Individual Work
This House Has People in It

This House Has People in It, on the surface, is a 12 minute live action short film created by Alan Resnick, Robby Rackleff and Dina Kelberman for Adult Swim’s Infomercials series. The audience takes the point of view of a network of security cameras inside a suburban family’s house. The cameras switch back and forth periodically as we watch and listen to each member of the family prepare for a birthday party. The husband argues mildly with his wife who is baking in the kitchen as their infant daughter makes a mess of her lunch. The grandmother reclines in the living room, watching an odd public access program on TV. The young birthday boy fixes up decorations as he awaits his friends’ arrival and a repairman in the basement fixes up a pipe. Things take a turn when the married couple notices their teenage daughter who has been lying face down in the middle of the kitchen since the opening shot. The situation quickly spins out of control as she slowly sinks through the floor and no amount of help can stop her.
The Youtube version of the film includes a link to the website of the fictional security, AB Video Surveillance Solutions. With a sharp eye and little bit of digging, the viewer can gain access to a huge catalogue of additional footage of the family, who are numbered individually as “subjects”. We are suddenly led down a rabbit hole of absurd and uncomfortable slices of the family’s life with nuggets of subtle humor intertwined.

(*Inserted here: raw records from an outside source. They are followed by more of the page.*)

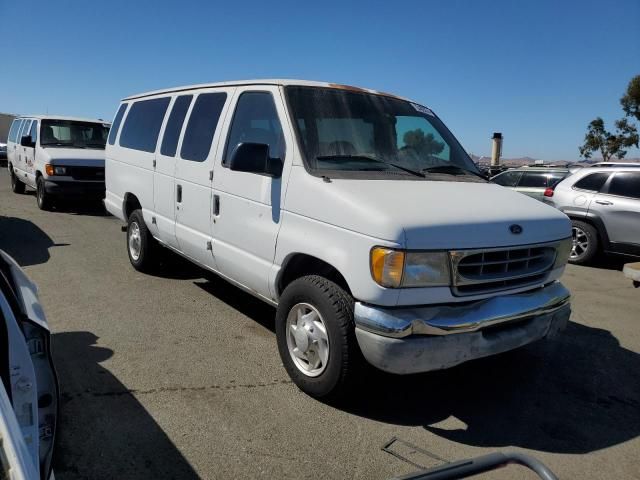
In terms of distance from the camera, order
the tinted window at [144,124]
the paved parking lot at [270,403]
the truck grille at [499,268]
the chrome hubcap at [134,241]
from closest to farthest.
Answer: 1. the paved parking lot at [270,403]
2. the truck grille at [499,268]
3. the tinted window at [144,124]
4. the chrome hubcap at [134,241]

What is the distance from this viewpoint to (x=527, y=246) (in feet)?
11.5

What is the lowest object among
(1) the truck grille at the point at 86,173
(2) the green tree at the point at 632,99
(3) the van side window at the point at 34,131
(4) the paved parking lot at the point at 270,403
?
(4) the paved parking lot at the point at 270,403

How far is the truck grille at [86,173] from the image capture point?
1065 centimetres

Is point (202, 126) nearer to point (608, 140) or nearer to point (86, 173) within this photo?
point (86, 173)

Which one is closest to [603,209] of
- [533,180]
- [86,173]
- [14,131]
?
[533,180]

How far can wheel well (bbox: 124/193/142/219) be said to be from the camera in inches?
254

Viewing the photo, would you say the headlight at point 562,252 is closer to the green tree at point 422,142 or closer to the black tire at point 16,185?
the green tree at point 422,142

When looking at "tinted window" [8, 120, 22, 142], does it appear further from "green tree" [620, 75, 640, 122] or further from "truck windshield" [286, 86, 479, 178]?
"green tree" [620, 75, 640, 122]

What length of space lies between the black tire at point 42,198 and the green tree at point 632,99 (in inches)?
1116

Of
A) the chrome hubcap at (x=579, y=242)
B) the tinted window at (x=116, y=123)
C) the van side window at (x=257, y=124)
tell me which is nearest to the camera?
the van side window at (x=257, y=124)

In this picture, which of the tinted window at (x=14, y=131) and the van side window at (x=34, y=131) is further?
the tinted window at (x=14, y=131)

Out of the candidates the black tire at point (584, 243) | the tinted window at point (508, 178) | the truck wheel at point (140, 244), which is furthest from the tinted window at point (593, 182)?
the truck wheel at point (140, 244)

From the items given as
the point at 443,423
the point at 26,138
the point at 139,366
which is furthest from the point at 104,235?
the point at 443,423

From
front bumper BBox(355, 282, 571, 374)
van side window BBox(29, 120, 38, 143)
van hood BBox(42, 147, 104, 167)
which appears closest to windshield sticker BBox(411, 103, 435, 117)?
front bumper BBox(355, 282, 571, 374)
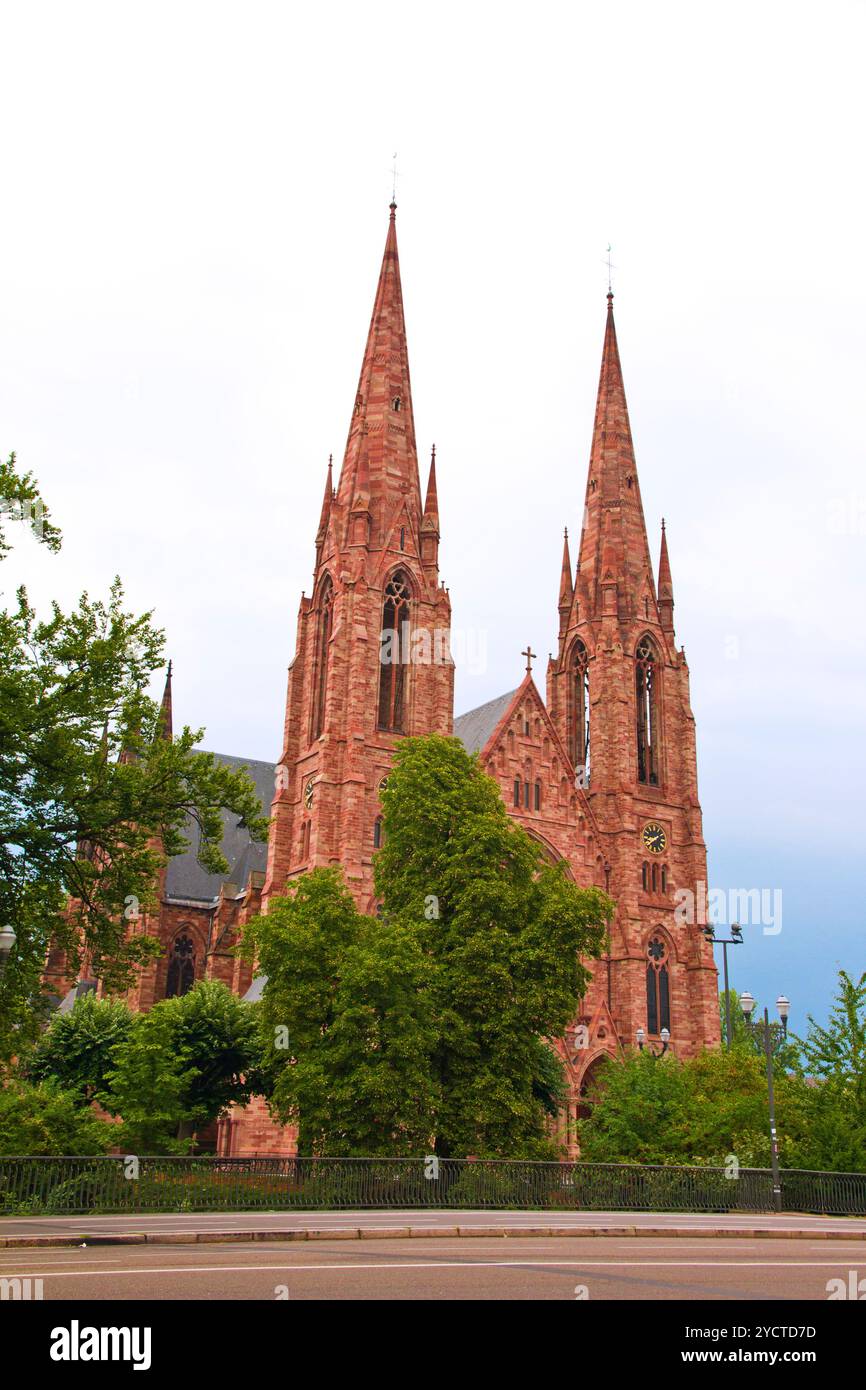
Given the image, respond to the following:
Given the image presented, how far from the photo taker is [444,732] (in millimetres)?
48281

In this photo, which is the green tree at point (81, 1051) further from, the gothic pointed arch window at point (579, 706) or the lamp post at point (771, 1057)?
the gothic pointed arch window at point (579, 706)

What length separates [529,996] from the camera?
30.5 m

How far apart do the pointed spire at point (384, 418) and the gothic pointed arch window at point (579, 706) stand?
12506 millimetres

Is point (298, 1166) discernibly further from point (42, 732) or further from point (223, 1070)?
point (223, 1070)

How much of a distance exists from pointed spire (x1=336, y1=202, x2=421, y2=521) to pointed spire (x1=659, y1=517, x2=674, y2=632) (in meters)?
15.4

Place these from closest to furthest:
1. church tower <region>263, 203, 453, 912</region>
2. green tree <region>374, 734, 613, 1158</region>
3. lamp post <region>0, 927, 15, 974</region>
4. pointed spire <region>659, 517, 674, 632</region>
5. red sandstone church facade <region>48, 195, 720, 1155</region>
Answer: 1. lamp post <region>0, 927, 15, 974</region>
2. green tree <region>374, 734, 613, 1158</region>
3. church tower <region>263, 203, 453, 912</region>
4. red sandstone church facade <region>48, 195, 720, 1155</region>
5. pointed spire <region>659, 517, 674, 632</region>

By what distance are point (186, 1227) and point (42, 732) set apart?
8.98m

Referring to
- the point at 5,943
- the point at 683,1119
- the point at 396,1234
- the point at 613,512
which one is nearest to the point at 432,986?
the point at 683,1119

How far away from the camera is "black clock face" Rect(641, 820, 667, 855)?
55344 mm

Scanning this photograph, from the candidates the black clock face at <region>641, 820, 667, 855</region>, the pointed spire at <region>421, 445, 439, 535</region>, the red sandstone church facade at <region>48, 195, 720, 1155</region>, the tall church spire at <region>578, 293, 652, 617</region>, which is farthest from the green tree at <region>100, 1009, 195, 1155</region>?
the tall church spire at <region>578, 293, 652, 617</region>

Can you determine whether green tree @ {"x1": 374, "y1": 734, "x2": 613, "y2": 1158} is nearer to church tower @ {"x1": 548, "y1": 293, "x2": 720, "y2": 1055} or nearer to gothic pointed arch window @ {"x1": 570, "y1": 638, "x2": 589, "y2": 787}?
church tower @ {"x1": 548, "y1": 293, "x2": 720, "y2": 1055}

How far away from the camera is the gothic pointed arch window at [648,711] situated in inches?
2283

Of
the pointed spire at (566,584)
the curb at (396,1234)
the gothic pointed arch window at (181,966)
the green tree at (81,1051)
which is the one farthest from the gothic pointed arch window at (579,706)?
the curb at (396,1234)

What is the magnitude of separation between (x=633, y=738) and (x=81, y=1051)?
97.4 ft
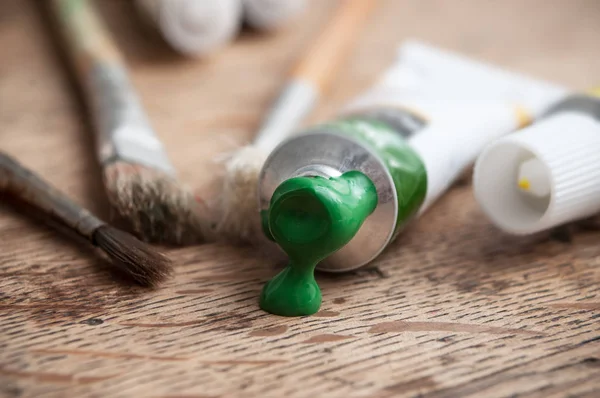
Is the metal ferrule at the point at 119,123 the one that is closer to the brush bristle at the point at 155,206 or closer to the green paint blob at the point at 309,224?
the brush bristle at the point at 155,206

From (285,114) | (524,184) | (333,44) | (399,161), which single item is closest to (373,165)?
(399,161)

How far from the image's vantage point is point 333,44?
862mm

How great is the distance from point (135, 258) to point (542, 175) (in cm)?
31

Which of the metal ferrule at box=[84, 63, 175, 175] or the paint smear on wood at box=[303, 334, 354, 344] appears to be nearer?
the paint smear on wood at box=[303, 334, 354, 344]

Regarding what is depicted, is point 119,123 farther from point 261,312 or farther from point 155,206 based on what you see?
point 261,312

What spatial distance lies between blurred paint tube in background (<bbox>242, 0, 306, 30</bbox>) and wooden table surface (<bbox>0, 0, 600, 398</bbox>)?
19 centimetres

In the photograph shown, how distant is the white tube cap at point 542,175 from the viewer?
0.53 metres

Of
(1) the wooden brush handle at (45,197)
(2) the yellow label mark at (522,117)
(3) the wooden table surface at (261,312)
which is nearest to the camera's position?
(3) the wooden table surface at (261,312)

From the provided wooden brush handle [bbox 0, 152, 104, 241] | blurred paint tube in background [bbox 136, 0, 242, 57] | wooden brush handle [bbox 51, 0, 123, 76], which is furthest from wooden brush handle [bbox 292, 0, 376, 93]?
wooden brush handle [bbox 0, 152, 104, 241]

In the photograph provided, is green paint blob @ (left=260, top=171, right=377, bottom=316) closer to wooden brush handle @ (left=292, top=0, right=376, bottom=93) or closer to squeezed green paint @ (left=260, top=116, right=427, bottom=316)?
squeezed green paint @ (left=260, top=116, right=427, bottom=316)

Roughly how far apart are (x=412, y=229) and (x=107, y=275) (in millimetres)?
248

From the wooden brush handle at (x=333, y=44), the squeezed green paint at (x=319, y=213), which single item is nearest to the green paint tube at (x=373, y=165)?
the squeezed green paint at (x=319, y=213)

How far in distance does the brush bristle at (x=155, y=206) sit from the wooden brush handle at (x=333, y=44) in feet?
0.94

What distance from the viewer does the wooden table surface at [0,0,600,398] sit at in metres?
0.41
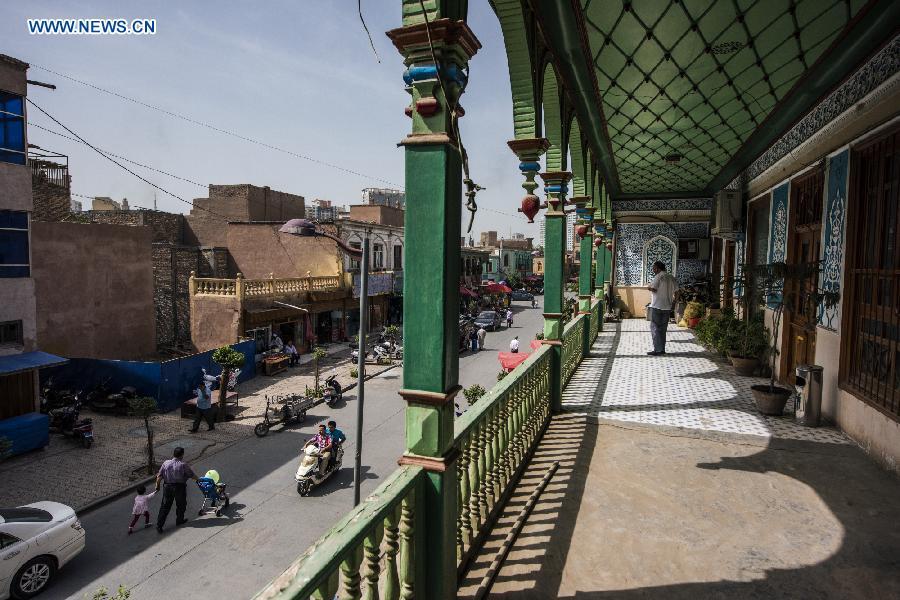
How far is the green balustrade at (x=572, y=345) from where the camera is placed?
23.9 feet

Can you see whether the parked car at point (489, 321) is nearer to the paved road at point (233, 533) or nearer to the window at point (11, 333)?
the paved road at point (233, 533)

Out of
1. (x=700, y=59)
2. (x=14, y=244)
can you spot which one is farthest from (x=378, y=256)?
(x=700, y=59)

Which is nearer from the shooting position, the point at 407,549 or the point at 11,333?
the point at 407,549

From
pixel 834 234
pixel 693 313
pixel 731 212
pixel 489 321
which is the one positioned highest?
pixel 731 212

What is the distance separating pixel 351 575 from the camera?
1844 mm

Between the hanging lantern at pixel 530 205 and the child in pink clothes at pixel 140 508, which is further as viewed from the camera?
the child in pink clothes at pixel 140 508

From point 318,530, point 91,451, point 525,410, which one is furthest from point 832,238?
point 91,451

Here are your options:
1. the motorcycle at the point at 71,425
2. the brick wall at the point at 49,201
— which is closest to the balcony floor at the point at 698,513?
the motorcycle at the point at 71,425

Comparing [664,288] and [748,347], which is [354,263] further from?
[748,347]

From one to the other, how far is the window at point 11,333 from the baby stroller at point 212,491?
22.7 ft

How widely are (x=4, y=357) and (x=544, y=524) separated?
1324 centimetres

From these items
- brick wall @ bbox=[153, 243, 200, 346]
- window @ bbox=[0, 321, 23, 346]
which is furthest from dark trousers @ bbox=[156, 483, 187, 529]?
brick wall @ bbox=[153, 243, 200, 346]

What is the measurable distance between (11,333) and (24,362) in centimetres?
85

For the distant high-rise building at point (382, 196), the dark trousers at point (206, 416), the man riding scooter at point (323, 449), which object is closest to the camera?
the man riding scooter at point (323, 449)
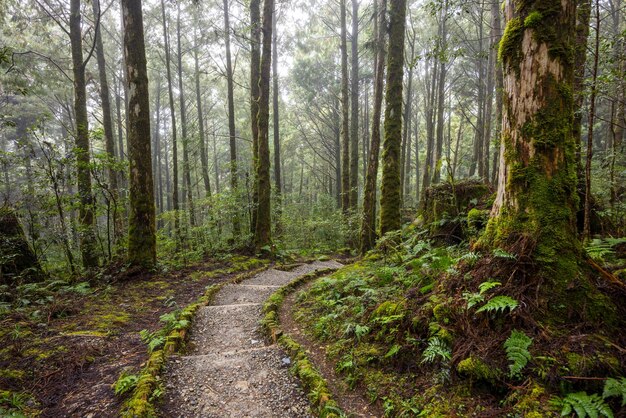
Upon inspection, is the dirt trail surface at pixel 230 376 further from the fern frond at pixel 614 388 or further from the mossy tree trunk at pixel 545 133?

You can view the original film as well as about 25 extra videos of the family members, who very rarely interact with anyone outside the house and seem to be unable to leave the property. Some of the logs are only a few seconds long and seem to offer nothing of importance, while others are up to 15 minutes in length and are full of possible hints and tie-ins. You can also listen to recorded phone conversations between the husband and wife, read family members’ emails, view pictures with cryptic symbols and messages and a play a short flash game. All of these entries beg the viewer to put them together to make sense of the entire situation. It is possible that none of it is supposed to fit together at all, because very little explanation is given as to what is actually happening to the People in This House. This only increases the creepy factor that permeates the work.
There are a plethora of themes throughout the work such as privacy, paranoia, blended families, mental illness, pizza, drugs, the paranormal and cartoon mascots. Whether or not it was intentional, This House Has People in It presents a very bizarre and abstract version of what life is like in a typical suburban family. It sheds light on how strange it all might look to an outsider. By comparing this fictional reality with our own, we may start realize that they aren’t actually all that different.